La mauvaise blague de Luperto

Jean-Charles Luperto a présenté ses excuses mais Joseph Daussogne refuse de retirer sa plainte. (photo EdA - Jacques Duchateau)

«On va cramer ta baraque». Jean-Charles Luperto, député-bourgmestre de Sambreville, a fait un canular téléphonique de mauvais goût à Joseph Daussogne, maïeur de Jemeppe-sur-Sambre. Désolé, Luperto explique avoir seulement voulu faire une blague, un jour de fatigue.

Qu'est ce qui leur est passé dans le ciboulot? Comme des larrons en foire, à la fin d'un collège communal épuisant, le 21 juin dernier, les échevins et le député bourgmestre de Sambreville Jean-Charles Luperto (PS) ont voulu rigoler un peu. Quelques-uns d'entre eux avaient déjà été les pigeons de ce canular téléphonique «téléchargeable». Et, pour décompresser, ou pour fêter l'arrivée de l'été, au lieu d'un bon rosé, ils ont pensé qu'ils pourraient peut-être bien rire aussi de l'effet de surprise de ce message déconnant et insultant sur une de leurs connaissances.

Bon, ce n'est pas très fin. L'interlocuteur «piégé» se fait d'abord traiter d'enc... Puis, on le menace de faire cramer sa maison.
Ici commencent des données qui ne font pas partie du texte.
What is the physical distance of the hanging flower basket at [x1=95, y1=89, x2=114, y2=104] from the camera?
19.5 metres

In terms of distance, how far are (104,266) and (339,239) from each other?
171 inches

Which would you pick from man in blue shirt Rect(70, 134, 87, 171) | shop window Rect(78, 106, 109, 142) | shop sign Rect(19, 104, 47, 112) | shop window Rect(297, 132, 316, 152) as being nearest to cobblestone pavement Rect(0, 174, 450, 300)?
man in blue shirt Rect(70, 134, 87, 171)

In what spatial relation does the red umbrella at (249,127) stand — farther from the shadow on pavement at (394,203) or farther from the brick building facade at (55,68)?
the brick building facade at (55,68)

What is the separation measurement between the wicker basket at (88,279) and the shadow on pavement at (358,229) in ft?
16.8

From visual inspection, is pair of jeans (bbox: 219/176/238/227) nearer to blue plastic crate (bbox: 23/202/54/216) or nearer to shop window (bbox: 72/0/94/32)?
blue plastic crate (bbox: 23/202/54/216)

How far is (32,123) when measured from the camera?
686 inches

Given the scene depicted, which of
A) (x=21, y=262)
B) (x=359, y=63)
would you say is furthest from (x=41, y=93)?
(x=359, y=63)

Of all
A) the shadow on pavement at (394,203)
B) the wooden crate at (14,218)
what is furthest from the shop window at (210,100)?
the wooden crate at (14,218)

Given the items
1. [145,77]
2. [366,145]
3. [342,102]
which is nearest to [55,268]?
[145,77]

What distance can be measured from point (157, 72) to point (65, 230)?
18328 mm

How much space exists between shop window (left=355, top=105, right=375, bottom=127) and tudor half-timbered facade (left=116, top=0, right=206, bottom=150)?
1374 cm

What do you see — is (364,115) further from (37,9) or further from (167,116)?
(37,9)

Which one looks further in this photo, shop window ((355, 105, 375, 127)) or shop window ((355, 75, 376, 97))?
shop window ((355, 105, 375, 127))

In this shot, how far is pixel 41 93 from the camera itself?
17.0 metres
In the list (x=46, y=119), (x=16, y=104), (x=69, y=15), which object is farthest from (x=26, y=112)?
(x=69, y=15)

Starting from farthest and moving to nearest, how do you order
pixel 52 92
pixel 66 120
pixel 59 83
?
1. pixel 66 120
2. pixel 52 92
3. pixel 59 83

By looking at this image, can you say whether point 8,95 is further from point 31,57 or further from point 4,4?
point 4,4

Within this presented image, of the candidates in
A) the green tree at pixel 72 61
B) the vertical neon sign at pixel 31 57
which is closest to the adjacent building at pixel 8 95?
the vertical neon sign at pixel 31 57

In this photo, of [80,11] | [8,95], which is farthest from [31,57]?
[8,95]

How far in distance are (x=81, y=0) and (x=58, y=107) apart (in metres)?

C'est marrant mais c'est idiot. Celui qui reçoit la vanne, ce soir-là, n'est autre que le bourgmestre de la commune voisine de Jemeppe-sur-Sambre, Joseph Daussogne. Socialiste lui aussi et agriculteur de son état. Âgé de 73 ans. Un nom dans la région où sa repartie métaphorique a déjà mis des fessées à pas mal d'adversaires. C'est un dur à cuire. D'autant plus qu'il a avec lui la légitimité des urnes. Malgré son âge respectable, dans son fief géré d'une main de fer, il a encore gagné les élections communales face à de plus jeunes que lui.

Il gagne là où d'autres socialistes perdent, comme le sénateur Mahoux qui a perdu la commune de Gesves et encore comme le même député Luperto qui, quoiqu'élu bourgmestre à Sambreville, a vu sa formation reculer de trois sièges.

Il se fait que des élus de Sambreville et de Jemeppe-sur-Sambre se côtoient dans des conseils d'administration d'intercommunales. Notamment au sein de l'intercommunale hospitalière de la Basse-Sambre (AISBS) où Daussogne est président du conseil.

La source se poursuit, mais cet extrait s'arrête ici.